--- Records for processing ---

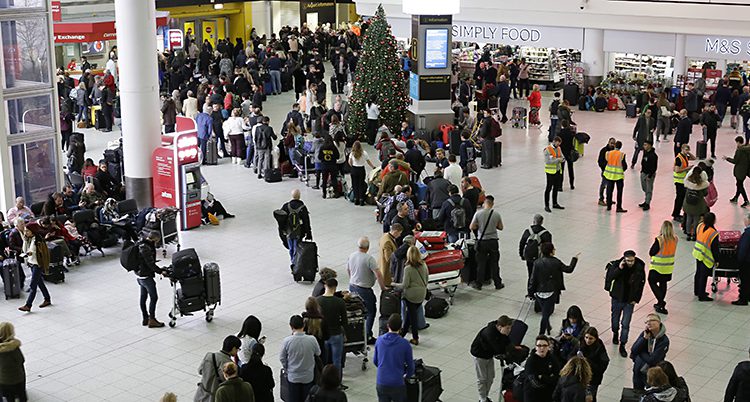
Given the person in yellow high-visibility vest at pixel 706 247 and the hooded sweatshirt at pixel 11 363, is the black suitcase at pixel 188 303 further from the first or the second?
the person in yellow high-visibility vest at pixel 706 247

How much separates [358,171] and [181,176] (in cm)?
348

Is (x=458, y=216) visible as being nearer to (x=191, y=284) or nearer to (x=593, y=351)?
(x=191, y=284)

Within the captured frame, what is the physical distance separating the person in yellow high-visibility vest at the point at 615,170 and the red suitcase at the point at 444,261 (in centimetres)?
548

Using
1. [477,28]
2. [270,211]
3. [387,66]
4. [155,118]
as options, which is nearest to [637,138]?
[387,66]

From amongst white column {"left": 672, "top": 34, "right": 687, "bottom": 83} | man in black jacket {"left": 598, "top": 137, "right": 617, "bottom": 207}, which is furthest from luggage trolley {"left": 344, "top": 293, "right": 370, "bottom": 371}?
white column {"left": 672, "top": 34, "right": 687, "bottom": 83}

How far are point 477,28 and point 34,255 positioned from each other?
24.9 metres

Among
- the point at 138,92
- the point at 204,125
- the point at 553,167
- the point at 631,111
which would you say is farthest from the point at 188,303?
the point at 631,111

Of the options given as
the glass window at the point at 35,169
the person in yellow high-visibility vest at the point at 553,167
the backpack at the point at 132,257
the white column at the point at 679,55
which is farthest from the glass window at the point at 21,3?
the white column at the point at 679,55

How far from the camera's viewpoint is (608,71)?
1382 inches

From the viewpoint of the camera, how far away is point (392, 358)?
1008cm

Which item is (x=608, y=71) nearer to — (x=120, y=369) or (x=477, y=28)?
(x=477, y=28)

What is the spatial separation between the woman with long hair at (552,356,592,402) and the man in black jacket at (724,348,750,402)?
5.07 feet

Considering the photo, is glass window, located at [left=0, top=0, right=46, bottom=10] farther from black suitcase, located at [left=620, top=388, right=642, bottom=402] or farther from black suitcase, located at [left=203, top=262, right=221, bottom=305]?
black suitcase, located at [left=620, top=388, right=642, bottom=402]

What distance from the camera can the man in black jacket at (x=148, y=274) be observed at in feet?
42.9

---

# What the task asks:
Reproduce each line of the records exactly, and omit every picture.

# Task solution:
Given the person in yellow high-visibility vest at pixel 706 247 and the hooded sweatshirt at pixel 11 363, is the black suitcase at pixel 188 303 further from the first or the second?
the person in yellow high-visibility vest at pixel 706 247

How much separates [358,171] and [181,176] (in cm)?
348

Is (x=458, y=216) visible as being nearer to (x=191, y=284) or nearer to (x=593, y=351)?
(x=191, y=284)

Within the captured frame, what is the physical distance separating the person in yellow high-visibility vest at the point at 615,170 and the red suitcase at the point at 444,261 (in centimetres)?
548

Using
1. [477,28]
2. [270,211]
3. [387,66]
4. [155,118]
as options, which is nearest to [637,138]?
[387,66]

From amongst white column {"left": 672, "top": 34, "right": 687, "bottom": 83} | man in black jacket {"left": 598, "top": 137, "right": 617, "bottom": 207}, which is furthest from luggage trolley {"left": 344, "top": 293, "right": 370, "bottom": 371}?
white column {"left": 672, "top": 34, "right": 687, "bottom": 83}

How far are point 477,28 and point 34,255 positioned from each other?
24.9 metres

Among
- the point at 138,92
- the point at 204,125
- the point at 553,167
- the point at 631,111
which would you say is farthest from the point at 188,303?
the point at 631,111

Of the options given as
the glass window at the point at 35,169
the person in yellow high-visibility vest at the point at 553,167
the backpack at the point at 132,257
the white column at the point at 679,55
which is farthest from the glass window at the point at 21,3?
the white column at the point at 679,55

How far from the camera's viewpoint is (608,71)?
1382 inches

From the viewpoint of the camera, how far away is point (392, 358)?
1008cm

Which item is (x=608, y=71) nearer to — (x=120, y=369) or (x=477, y=28)?
(x=477, y=28)

What is the spatial separation between the woman with long hair at (552,356,592,402) and the man in black jacket at (724,348,750,402)?
5.07 feet

Considering the photo, is glass window, located at [left=0, top=0, right=46, bottom=10] farther from black suitcase, located at [left=620, top=388, right=642, bottom=402] or farther from black suitcase, located at [left=203, top=262, right=221, bottom=305]?
black suitcase, located at [left=620, top=388, right=642, bottom=402]

What distance from the camera can the man in black jacket at (x=148, y=274) be observed at in feet?
42.9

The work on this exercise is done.